This year I'm setting out to create a game art portfolio, this is all new for me so any crits, suggestions, help and so on is welcomed. My first project is taking some artwork created for a short film school project that died and making it realtime art presented in Unity.
I'm trying to create a small diorama of part of the environment that contains a tree turned into a home. I don't know what is a reasonable polycount to shoot for, as well as texture sizes and so on.
Here is a shot of the pre-rendered version of the diorama that was for the short film. It is an example of what I'm shooting for obviously the foliage will have to be different. I have also included some the concept art for the home tree.
This is what I have so far, the mesh is complete but for some reason blender doesn't show some edges with wireframe enabled out side of edit mode. Any comments on my topology, polycount or anything from those of you familiar with game art would be great.
Replies
In my evenings after work I have been focusing on the rear entrance to the home, it has kind of a hobbit hole look in the concept art. So rather than just using the crummy meshes from the original model I decided to try improve this area a little. Here is how its coming.
Done the retopology on everything now. Is my mesh too dense for realtime? If so what areas would you feel I could afford to lose the most polys on. I feel like the tree trunk could probably be lower. Not sure if I should try get it down or move on to UV and textures.
First pass on lowering the polly count more, few areas (like left of the door) need some topology added back. And I'm sure I can shave more off with another nights work.
Even more brutal polycount reduction, I have now cut the tri count in half of my original retopology. I'm now a week behind the schedule I put for myself to have the meshes done. If I hadn't put a deadline I would probably be way further behind though. Also enjoying getting into a rhythm of working on 3D every night after work!
Next up (if I can stop messing with the topology) the leaves and plants need to be added back in, or I'll UV these and start working on texturing.

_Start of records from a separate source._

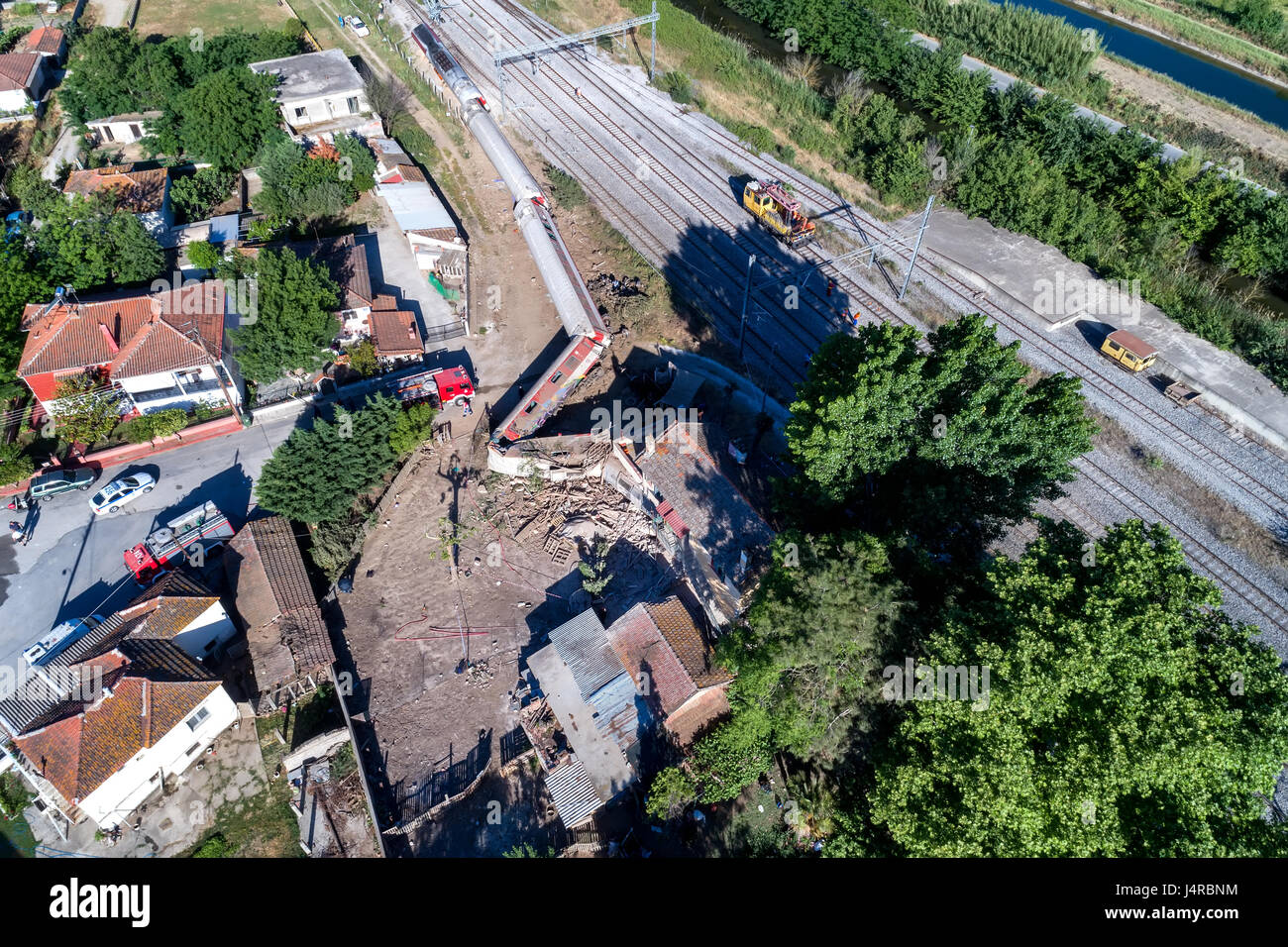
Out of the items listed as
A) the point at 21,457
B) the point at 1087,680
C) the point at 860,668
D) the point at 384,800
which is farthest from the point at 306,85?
the point at 1087,680

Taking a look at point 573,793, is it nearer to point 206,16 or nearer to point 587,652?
point 587,652

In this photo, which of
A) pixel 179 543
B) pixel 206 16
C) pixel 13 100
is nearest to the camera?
pixel 179 543

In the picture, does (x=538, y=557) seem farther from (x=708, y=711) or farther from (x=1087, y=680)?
(x=1087, y=680)

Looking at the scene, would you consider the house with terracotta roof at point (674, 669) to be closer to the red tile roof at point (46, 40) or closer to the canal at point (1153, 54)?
the canal at point (1153, 54)

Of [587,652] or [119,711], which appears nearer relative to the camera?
[119,711]

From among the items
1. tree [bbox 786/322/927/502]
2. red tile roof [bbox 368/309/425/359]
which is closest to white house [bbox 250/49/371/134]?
red tile roof [bbox 368/309/425/359]

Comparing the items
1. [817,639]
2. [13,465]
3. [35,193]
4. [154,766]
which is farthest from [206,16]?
[817,639]

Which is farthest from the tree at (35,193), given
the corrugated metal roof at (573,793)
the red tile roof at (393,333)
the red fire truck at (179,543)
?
the corrugated metal roof at (573,793)
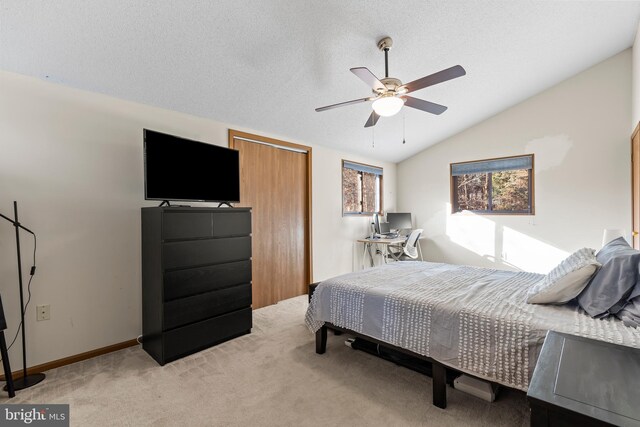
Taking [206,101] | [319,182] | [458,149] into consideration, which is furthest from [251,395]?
[458,149]

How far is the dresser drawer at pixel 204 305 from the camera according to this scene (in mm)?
2232

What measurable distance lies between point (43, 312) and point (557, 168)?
19.1 ft

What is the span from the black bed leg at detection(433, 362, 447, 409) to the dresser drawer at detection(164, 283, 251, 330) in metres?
1.74

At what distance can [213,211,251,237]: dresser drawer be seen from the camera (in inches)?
100

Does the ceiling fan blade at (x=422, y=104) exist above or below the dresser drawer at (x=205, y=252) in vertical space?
above

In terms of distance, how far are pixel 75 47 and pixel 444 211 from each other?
5.08 m

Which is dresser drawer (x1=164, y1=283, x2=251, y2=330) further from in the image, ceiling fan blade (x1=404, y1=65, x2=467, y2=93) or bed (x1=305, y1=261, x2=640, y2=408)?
ceiling fan blade (x1=404, y1=65, x2=467, y2=93)

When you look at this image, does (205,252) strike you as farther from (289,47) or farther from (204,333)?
(289,47)

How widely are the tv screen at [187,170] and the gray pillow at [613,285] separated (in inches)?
108

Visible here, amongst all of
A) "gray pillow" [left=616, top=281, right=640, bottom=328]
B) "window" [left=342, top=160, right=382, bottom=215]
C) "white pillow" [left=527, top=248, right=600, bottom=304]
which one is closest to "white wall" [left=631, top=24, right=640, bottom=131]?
"white pillow" [left=527, top=248, right=600, bottom=304]

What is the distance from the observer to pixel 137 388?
1.89 m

I finished up the uvs for the foliage tonight. And started roughing the textures for the tree trunk in Substance Painter.
At first I was feeling that it wasn't going to come out, but I'm starting to have fun now and getting the hang of it bit by bit. The original textures were created by my classmates when I was in school (both of whom are much better 2D artists than I am). Its nice to have theirs as a reference. Besides modeling I really want to get good at digital painting and the painterly texture style appeals to me a lot.
So texturing this took forever, there is lots more I could do to it but its already taken long enough. I'm happy with what I have learned in the process of texturing it, and for being my first hand-painted style texture has exceded my expectations!
Substance painter mac would not open the project file about 1/4 into it, so I had to boot windows (slow old HD instead of my nice SSD) and finish it off in that OS. Even in windows I would crash substance painter about once every hour. Allegorithmic contacted me this week and with a copy of my project they found the bug. It only happens on projects with tons of brush strokes on a few layers (aka hand-painted style stuff). I have been informed the bug is fixed and should be rolled out with the next update to Substance!
I'm having a hard time with the foliage, here is an image of the tree in Unity with my latest test. This foliage (and it needs more but was enough to test the workflow) is a set of 3 planes rendered from a cluster of 3d leaves I put together in blender. I rendered the cluster from the top, and from two sides, then placed the three planes together to try give it some depth. I'm really not happy with the effect.
I want to try a different plane set up next. And I'm rethinking how I will texture the volume object that the leaves are populated over.
I'm not sure if it's the lighting or the texture, but the texture of the tree looks a bit monotone in the Unity render. Maybe increase the contrast of the contrast of the tree texture? I don't have a lot of experience in hand painted textures myself, but that's a common suggestion I see to people's work to get it to read better at a distance.
I created a new leaf cluster mesh, this time using tri's, so for 1 poly more I have over twice as many leaves per cluster. Its a method I saw somewhere here on the forms and I'm much happier with it than my previous test. Here you can see how its starting to look. The portion boxed in white is where the new repeating texture is on the volume object.
Probably too many leaves, I'm liking the result though so will probably stick with it.